The EGO platform covers the entire deep machine learning workflow from sample organization and training to model building and publishing, and further to online model loading and inference services. It comes with a user-friendly Web UI and Restful API, providing an end-to-end, one-stop machine learning platform.
Job Description
- Develop distributed Parameter Server (PS) systems for large-scale sparse model training and inference platforms in the search, advertising, and recommendation domains. The system should support high-throughput parameter read/write and update operations, handle hundreds of billions of features and TB-level sparse models, enable online real-time learning, and meet algorithmic needs such as feature admission and expiration.
- Participate in the development of the one-stop machine learning platform, integrating the PS system into the platform to provide a user-friendly, stable, high-performance, and platform-level distributed parameter service system. Enhance the platforms efficiency and usability, accelerating the model iteration process for algorithm teams.
Requirements
- Bachelors degree or above in Computer Science, Electronics, Automation, Software Engineering, or related fields
- At least 3 years of relevant hands-on experience
- Proficient in C++ programming with strong low-level technical skills; adept at multi-threaded programming, lock optimisation, memory pool, thread pool, template programming, GDB debugging, performance tuning, and RPC frameworks.

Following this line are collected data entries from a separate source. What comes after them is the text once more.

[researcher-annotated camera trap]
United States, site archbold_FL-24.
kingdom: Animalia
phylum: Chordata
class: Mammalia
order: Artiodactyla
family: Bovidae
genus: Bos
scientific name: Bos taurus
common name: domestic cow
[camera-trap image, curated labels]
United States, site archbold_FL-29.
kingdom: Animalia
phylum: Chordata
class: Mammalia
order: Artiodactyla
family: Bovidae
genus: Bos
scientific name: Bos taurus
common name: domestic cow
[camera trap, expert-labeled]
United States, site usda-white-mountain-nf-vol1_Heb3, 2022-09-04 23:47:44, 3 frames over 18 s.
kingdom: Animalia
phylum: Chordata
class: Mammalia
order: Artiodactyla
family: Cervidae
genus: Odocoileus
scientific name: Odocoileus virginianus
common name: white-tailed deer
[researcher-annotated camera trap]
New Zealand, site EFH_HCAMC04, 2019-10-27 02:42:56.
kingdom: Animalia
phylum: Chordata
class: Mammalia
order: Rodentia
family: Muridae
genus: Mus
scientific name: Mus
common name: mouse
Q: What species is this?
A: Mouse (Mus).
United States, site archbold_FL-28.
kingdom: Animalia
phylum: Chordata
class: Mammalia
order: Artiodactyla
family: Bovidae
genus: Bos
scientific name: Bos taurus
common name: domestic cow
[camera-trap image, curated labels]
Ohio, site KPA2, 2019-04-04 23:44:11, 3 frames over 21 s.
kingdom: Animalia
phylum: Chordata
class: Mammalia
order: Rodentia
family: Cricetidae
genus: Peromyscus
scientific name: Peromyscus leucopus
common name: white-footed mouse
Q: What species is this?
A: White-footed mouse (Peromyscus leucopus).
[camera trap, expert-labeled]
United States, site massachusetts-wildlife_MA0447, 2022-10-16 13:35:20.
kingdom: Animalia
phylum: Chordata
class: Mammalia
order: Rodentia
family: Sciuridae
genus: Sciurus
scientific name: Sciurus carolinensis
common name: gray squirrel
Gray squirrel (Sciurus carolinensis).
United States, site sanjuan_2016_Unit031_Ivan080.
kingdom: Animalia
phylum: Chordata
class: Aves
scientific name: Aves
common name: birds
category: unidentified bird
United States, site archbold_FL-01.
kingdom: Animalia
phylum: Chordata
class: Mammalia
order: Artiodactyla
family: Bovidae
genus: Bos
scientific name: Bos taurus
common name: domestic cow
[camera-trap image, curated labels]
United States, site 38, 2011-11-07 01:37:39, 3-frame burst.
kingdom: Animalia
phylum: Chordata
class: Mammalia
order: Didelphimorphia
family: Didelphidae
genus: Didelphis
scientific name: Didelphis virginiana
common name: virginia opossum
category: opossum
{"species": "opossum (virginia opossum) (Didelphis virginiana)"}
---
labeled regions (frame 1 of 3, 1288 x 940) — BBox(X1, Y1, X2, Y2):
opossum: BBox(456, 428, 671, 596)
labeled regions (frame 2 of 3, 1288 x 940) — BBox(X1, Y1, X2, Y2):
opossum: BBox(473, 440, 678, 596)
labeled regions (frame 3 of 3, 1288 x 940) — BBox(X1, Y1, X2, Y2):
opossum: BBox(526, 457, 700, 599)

- Familiarity with distributed PS systems, distributed system backend optimization, high-performance in-memory KV systems, KV storage systems based on NVMe-SSD, and high-performance client-server architecture systems is a plus.
- Highly passionate about computer technology, proactive in learning, with a strong spirit of in-depth research and hands-on practice. Maintains high standards and strict requirements for delivered code; works with rigor and attention to detail.
- Strong team player with excellent continuous learning ability.